3-person Show | SLOW DIALOGUES: Time, Space, and Scale | San Francisco

SLOW DIALOGUES TIME, SPACE, AND SCALE

Megumi Matsubara participates in SLOW DIALOGUES: Time, Space, and Scale: three persons show at Yerba Buena Center for the Arts (YBCA) in San Francisco, U.S.A., presenting a new site-specific installation It Is a Garden interacting intimately with YBCA’s architecture designed by Japanese architect Fumihiko Maki:

‘SLOW DIALOGUES: Time, Space, and Scale’
Works by Jorge Otero-Pailos, Megumi Matsubara, Maria Blaisse
Guest curated by Slow Research Lab
Organized and produced by Yerba Buena Center for the Arts (YBCA)

Opening:
22 Apr 2016, 18:00-
Megumi Matsubara will be present at the opening reception and the following artist talk.

Exhibition:
SLOW DIALOGUES: Time, Space, and Scale
invites holistic, reflective and critical understandings of both our immediate surroundings and our greater environment. Exploring the themes time, space, and scale, three international artists bring their diverse creative perspectives and approaches into site-specific dialogue with social, cultural, and environmental conditions of the Bay Area.

Artist and architectural preservationist Jorge Otero-Pailos continues his ongoing series The Ethics of Dust, exploring what he considers to be humanity’s most prolific, and neglected, cultural product: pollution. Exploring the theme of time, Otero-Pailos was commissioned to create a latex cast of more than one-hundred years of accumulated pollution on the two chimneys of the Old United States Mint. This otherwise invisible and often overlooked material is transferred onto translucent sheets of latex, preserving the material realities of the site, and local histories of labor, resource extraction, industrialization, global capitalism, and urban redevelopment.

Megumi Matsubara’s It is a Garden (2016) engages with YBCA’s building through a site-specific installation of prints, photographs, glass, film, and mirrors. Inspired by the site’s close proximity to the Yerba Buena Gardens, Matsubara asks through her work “What are the invisible elements that define a garden’s presence? The constant effort of watering, caring, acting? The climate? The soil underneath?” Matsubara’s investigation of space through both visible and intangible layers of the site invites visitors to discover new sensorial and mental landscapes as part of a larger, multifaceted ecology of place.

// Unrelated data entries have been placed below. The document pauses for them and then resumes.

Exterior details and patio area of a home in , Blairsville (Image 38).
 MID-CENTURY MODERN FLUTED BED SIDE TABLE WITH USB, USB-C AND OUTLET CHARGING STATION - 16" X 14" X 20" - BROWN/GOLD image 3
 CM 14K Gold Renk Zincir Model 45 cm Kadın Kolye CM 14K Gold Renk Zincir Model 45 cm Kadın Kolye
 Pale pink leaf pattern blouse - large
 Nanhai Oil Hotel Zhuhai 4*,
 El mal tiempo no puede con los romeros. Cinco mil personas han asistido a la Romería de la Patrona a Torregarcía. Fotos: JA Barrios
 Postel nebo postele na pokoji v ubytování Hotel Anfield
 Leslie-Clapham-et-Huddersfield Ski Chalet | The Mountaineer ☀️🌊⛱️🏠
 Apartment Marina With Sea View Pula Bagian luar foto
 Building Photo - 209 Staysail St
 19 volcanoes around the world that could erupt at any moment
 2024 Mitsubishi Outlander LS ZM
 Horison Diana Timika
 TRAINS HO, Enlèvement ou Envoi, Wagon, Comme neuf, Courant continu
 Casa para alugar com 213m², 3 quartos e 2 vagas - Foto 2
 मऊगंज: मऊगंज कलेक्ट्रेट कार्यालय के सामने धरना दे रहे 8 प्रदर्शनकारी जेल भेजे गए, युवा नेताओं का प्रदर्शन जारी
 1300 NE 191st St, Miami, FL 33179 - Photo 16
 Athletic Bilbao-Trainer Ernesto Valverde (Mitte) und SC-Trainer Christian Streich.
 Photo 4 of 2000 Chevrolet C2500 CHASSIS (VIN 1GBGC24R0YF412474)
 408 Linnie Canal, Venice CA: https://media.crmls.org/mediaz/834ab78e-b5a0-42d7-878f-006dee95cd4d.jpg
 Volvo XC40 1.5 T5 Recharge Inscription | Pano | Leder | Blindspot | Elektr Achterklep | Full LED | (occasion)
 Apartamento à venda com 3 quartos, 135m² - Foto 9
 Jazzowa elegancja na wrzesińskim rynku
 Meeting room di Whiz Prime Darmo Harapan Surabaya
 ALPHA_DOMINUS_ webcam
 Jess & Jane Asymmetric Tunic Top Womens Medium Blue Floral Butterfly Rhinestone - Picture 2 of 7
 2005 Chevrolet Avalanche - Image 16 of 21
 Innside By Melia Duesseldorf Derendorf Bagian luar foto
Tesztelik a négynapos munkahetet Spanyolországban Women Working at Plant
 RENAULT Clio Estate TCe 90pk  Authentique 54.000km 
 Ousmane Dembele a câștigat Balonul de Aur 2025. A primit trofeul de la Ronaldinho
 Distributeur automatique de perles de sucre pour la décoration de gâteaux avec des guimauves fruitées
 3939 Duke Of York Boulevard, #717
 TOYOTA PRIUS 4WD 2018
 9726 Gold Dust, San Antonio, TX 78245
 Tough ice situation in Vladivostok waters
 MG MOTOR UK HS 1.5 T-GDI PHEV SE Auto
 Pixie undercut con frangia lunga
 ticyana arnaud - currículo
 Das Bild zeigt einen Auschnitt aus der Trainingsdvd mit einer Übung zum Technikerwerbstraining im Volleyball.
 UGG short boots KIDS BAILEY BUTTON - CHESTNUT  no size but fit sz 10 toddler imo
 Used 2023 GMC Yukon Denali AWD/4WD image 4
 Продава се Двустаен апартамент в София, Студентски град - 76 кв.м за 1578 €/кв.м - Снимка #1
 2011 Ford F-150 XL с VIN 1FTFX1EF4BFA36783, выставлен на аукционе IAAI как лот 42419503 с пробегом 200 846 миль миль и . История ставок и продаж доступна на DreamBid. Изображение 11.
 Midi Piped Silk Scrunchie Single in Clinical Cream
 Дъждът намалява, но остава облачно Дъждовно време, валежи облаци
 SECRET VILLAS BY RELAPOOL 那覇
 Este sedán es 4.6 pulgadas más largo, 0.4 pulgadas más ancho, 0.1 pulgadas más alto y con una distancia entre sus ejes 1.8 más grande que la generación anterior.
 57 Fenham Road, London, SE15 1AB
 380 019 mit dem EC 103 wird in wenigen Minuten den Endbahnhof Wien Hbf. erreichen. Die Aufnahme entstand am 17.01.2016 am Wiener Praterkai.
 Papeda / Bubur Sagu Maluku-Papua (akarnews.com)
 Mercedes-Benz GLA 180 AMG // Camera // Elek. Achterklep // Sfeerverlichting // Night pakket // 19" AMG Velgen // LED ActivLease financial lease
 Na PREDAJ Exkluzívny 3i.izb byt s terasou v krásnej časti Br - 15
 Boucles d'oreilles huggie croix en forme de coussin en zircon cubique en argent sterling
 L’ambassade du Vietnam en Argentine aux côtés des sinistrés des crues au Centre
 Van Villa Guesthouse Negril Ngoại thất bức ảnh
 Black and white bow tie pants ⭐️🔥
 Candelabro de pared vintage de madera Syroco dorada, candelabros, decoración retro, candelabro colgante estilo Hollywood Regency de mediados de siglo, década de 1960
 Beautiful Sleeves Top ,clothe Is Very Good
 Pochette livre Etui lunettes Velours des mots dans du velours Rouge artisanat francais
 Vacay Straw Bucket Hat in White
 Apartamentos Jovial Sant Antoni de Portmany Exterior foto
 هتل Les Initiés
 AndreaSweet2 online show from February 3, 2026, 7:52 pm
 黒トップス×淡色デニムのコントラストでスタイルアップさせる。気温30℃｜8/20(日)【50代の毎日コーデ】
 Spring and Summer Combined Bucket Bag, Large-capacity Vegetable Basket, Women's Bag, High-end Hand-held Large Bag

In Traveling Geometry (2008-16), designer Maria Blaisse exhibits a dynamic array of sculptural bamboo forms, demonstrating her vision for the near-future: a humanity-built environment that is flexible and closer to nature. Two woven structures are displayed alongside film and photographs in which dancers engage them in graceful interplay. Another collection of simple bamboo lines suspended from the Grand Lobby ceiling activate the upper registers of the building, and will occasionally be lowered down to the lobby floor and engaged by live performers during the exhibition; a work exploring different scales.

Slow Dialogues is curated by Slow Research Lab, a Netherlands-based multidisciplinary research and curatorial platform that seeks to explore an expanded field of human awareness and activity through research residencies, workshops, exhibitions, reading groups, immersive study experiences, and dialogues.